Capsibiol-T is a combination of EGCG and capsaicin.

Capsibiol-T & Chemotherapy
In vitro studies show that when hormone refractory prostate cancer cells are pretreated with Capsibiol-T and then treated with paclitaxel, the combination has an additive effect in decreasing survival of cancer cells (Axanova, Morre et al. 2005).

Vitamin D3 is metabolized into calcitriol. In one trial, researchers used a formulation of calcitriol called DN 101 that does not have as many problems with toxicity as vitamin D3 when used at high doses. High doses of calcitriol alone appear to inhibit hormone refractory metastatic prostate cancer cell growth and stimulate cancer cell death, as well as inhibit the invasiveness of prostate cancer cells (Schwartz, Wang et al. 1997). It has also been shown to increase differentiation of prostate cancer cells (Esquenet, Swinnen et al. 1996; Bauer, Thompson et al. 2003).

Vitamin D3 & Chemotherapy
In combination with docetaxel, vitamin D3 has an additive effect. In a recent study, docetaxel used with a specific formulation of calcitriol (DN 101) increased survival rate in hormone refractory metastatic prostate cancer patients (Beer, Ryan et al. 2007).
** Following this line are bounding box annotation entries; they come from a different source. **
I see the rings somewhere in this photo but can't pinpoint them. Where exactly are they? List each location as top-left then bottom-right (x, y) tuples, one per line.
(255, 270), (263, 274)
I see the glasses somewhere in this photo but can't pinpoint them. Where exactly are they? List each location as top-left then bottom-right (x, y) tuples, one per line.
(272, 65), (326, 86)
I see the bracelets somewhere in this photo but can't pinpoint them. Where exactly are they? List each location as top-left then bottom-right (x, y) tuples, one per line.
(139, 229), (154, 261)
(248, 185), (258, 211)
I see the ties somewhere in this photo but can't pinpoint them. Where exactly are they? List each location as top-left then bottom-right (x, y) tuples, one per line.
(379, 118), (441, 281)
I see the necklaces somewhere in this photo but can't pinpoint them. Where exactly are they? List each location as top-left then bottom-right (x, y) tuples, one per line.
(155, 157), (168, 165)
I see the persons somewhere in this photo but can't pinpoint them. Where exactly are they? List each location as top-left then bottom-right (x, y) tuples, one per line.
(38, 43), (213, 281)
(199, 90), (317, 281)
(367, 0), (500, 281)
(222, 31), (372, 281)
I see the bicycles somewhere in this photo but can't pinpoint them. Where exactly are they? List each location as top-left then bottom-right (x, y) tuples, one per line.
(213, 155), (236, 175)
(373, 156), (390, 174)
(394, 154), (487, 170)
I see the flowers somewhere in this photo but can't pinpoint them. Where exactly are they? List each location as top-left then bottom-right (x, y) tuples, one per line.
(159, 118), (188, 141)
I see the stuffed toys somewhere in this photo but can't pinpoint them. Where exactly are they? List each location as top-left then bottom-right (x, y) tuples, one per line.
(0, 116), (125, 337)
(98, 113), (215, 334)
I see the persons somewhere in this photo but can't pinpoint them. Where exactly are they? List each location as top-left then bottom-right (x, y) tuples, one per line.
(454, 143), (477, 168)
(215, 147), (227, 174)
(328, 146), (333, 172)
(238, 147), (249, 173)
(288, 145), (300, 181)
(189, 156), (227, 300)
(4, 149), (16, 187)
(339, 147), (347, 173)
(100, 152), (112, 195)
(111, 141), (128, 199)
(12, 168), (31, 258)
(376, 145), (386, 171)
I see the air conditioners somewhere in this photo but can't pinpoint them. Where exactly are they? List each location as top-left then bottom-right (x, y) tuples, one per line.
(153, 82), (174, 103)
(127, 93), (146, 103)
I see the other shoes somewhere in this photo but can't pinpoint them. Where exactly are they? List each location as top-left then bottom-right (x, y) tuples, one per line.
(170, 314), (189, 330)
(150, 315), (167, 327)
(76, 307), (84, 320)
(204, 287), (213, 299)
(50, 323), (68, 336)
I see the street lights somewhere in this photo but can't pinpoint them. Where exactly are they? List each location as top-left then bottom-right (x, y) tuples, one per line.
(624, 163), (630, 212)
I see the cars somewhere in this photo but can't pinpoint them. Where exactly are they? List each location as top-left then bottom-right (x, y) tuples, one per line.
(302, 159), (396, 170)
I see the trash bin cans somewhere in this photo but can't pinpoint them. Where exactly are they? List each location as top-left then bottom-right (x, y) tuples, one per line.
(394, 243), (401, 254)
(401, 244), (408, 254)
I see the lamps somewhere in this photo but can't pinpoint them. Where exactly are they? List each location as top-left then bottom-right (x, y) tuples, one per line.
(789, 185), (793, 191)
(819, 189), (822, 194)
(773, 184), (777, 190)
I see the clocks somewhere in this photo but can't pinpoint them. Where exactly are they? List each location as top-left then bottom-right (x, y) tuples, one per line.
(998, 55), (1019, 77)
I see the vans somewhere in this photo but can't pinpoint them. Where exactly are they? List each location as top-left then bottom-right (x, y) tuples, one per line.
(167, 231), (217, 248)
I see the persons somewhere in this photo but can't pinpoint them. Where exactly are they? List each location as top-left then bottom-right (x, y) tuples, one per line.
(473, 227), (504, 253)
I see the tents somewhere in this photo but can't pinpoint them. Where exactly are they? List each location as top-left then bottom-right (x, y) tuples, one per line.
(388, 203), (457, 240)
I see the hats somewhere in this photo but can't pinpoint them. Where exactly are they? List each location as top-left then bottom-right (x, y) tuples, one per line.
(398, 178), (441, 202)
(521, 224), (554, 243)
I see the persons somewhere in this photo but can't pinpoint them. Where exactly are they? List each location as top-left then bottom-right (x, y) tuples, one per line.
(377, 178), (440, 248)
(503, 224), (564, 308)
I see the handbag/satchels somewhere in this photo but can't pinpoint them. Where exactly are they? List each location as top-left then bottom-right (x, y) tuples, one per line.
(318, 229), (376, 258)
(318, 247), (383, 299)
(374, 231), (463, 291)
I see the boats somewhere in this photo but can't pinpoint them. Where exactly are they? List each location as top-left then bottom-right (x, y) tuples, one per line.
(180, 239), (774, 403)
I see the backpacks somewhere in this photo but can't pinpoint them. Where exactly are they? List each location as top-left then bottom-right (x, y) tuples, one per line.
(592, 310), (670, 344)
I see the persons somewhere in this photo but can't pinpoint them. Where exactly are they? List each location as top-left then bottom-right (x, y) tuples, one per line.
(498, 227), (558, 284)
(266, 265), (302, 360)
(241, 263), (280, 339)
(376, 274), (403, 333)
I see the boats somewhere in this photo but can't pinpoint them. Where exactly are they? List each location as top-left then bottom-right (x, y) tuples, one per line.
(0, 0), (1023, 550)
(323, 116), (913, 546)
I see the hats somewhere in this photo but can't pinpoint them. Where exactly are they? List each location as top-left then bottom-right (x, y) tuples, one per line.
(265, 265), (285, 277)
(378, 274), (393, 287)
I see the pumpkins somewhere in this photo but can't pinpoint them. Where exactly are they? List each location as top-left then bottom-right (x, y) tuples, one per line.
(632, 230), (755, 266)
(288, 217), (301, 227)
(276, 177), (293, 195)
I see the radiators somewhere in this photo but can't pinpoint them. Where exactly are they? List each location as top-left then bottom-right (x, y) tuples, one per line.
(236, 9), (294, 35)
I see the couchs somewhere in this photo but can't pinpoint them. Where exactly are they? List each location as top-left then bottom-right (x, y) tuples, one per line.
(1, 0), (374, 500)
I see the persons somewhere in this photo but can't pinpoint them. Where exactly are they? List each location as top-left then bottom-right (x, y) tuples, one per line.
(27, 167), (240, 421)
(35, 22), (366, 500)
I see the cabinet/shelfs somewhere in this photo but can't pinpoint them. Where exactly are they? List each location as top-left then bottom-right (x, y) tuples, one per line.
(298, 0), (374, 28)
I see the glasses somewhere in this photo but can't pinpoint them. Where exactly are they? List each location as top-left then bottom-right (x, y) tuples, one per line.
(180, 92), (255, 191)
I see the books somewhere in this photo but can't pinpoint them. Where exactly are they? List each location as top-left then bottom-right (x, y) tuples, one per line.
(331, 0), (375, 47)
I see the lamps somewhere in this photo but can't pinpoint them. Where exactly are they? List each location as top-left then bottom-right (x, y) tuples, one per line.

Vitamin A is an essential nutrient for humans and has many diverse functions in maintaining normal health. It has various different metabolites that are similar in structure and, with a few changes, can become vitamin A with the help of enzymes in the body.

Vitamin A & Chemotherapy
Retinoic Acid (an acidified form of vitamin A) has a synergistic effect in combination with docetaxel through two known
mechanisms therefore increasing docetaxel’s ability to stop tumor growth (Sun, Li et al. 2004).

13-cis-retinoic acid (a vitamin A derivative) has been shown in in-vitro trials in combination with paclitaxel to have a synergistic effect in inhibiting the growth of prostate cancer cell lines (it enhances the effectiveness of paclitaxel in attacking cancer cells). However, in combination with carboplatin, it has an antagonistic effect (it diminishes effectiveness of carboplatin) (Cabrespine, Bay et al. 2005).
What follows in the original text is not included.